**DOCUMENT TEXT:**
The reason that the invisible hand often seems invisible is that it is often not invisible, but absent. Whenever there are “externalities” — where the actions of an individual or organisation have impacts on others for which they do not pay, or for which they are not compensated — markets will not work well. Some of the important instances of market failures are the result of long understood environmental externalities. Markets, by themselves, produce too much pollution. Markets, by themselves, also produce too little basic research. The government was an essential player (in financing and other respects) in many important scientific breakthroughs that enabled the development of large markets, including the technological bases of the Internet and the first telegraph line, and many biotech advances.
Externalities are pervasive whenever there is a market characterised by imperfect information or imperfect risk — that is, in practice almost always. Government plays a role of varying weight in many markets, or indeed in all, given a minimum requirement to enforce contracts and property rights. Some regulation beyond this minimum is required to make many markets work. Debates about regulation should focus on how to find sensible and proportionate balances between the roles of the market and government (and the third “sector” — governmental non-profit organisations), avoiding disputes that demonise or sanctify the character of one or the other as intrinsic properties derived from basic and immutable laws of nature, human behaviour or economics. In the real world, both the public and the private sectors are needed. Both are subject to and may produce undesirable results because of human frailties and strengths. They complement each other. The desirable balance or weight of the government differs from time to time, from place to place, and from market to market.
A quote from Milton Friedman is often used to justify unregulated corporate behaviour: “…There is one and only one social responsibility of business to use its resources and engage in activities designed to increase its profits so long as it stays in the rules of the game, which is to say, engages in open and free competition, without deception or fraud.” However, this quote contains the seeds of justifiable serious concern about the behaviour and actions of powerful corporations in the absence of externally applied checks and balances (regulation). In the real world, these corporations deliberately apply considerable resources to lobbying aimed at establishing and changing the “rules of the game” in their favour. In other words, the rules of the game are not exogenous factors to which corporations are responding. They are rules they themselves endeavour, and often successfully, to shape or even distort in their favour. They are to a significant degree endogenous. The often-invoked “invisible hand” used to characterise “market forces” is not a universal feature of the universe or human society or economics to which everyone is subject, like gravity, which can be harmful or helpful depending on how well its effects are understood, anticipated and exploited. The “invisible” hand can operate more like the skilled hand of a pickpocket stealing value from the unsuspecting or unwary, such as victimised customers or others unprotected by reasonable or proportionate regulation.
The supporters of the currently prevalent ideology in US telecoms argue that its correctness is demonstrated by the superior quality (price/performance) of the broadband services available to US customers compared to other countries. This characterisation is false. Not only a few Asian but also several European countries score significantly better than the US, which typically occupies a position between 10th and 15th in broadband league tables depending on the criteria used and the source of the comparison.

**ENTRIES SUPPLIED:**
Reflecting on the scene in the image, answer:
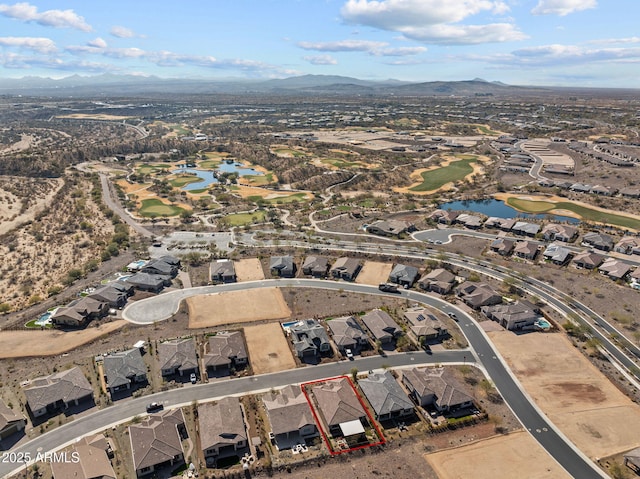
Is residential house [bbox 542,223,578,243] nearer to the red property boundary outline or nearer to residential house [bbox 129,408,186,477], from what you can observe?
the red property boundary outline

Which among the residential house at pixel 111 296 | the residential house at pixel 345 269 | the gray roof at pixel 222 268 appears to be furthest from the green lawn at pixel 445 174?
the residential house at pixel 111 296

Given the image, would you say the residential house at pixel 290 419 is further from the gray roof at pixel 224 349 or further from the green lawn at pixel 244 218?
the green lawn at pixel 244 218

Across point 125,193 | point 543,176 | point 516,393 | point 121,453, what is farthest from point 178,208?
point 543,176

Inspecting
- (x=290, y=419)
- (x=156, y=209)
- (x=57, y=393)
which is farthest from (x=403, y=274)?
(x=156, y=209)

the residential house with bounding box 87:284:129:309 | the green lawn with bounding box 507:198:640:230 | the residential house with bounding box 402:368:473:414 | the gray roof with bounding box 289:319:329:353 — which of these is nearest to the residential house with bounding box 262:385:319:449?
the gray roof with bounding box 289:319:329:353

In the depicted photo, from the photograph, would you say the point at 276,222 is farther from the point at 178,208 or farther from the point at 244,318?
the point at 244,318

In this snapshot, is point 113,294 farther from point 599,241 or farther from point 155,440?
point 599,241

* * *

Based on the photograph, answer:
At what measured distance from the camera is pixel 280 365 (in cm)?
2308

...

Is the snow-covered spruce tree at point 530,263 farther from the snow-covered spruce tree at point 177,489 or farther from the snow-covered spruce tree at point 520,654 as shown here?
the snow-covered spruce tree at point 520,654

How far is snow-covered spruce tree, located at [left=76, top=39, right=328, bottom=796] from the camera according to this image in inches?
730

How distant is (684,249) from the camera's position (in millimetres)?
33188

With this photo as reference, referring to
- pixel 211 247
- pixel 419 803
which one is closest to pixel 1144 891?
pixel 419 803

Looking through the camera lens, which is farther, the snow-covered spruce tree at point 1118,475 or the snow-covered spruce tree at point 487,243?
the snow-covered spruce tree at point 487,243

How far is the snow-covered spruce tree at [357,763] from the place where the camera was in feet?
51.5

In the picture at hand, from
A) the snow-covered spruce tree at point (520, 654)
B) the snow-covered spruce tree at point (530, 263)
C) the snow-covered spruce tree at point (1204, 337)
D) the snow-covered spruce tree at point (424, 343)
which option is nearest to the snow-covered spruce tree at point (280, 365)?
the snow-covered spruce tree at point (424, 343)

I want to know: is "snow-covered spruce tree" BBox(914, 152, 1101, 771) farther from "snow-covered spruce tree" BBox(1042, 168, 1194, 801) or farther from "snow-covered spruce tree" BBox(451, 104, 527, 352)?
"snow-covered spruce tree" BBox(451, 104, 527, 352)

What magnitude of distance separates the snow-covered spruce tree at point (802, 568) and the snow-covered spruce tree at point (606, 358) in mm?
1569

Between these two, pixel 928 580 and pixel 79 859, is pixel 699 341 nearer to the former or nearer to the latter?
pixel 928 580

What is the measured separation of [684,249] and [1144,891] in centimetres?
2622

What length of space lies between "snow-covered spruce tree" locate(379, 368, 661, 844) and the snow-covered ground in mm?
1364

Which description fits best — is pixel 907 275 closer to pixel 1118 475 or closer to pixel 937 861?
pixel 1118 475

**WHAT IS REQUIRED:**
Reproduce the part of the passage on markets and regulation that opens with the words containing "The supporters of" and closes with "of the comparison.".

**OUTPUT FOR THIS EXERCISE:**
The supporters of the currently prevalent ideology in US telecoms argue that its correctness is demonstrated by the superior quality (price/performance) of the broadband services available to US customers compared to other countries. This characterisation is false. Not only a few Asian but also several European countries score significantly better than the US, which typically occupies a position between 10th and 15th in broadband league tables depending on the criteria used and the source of the comparison.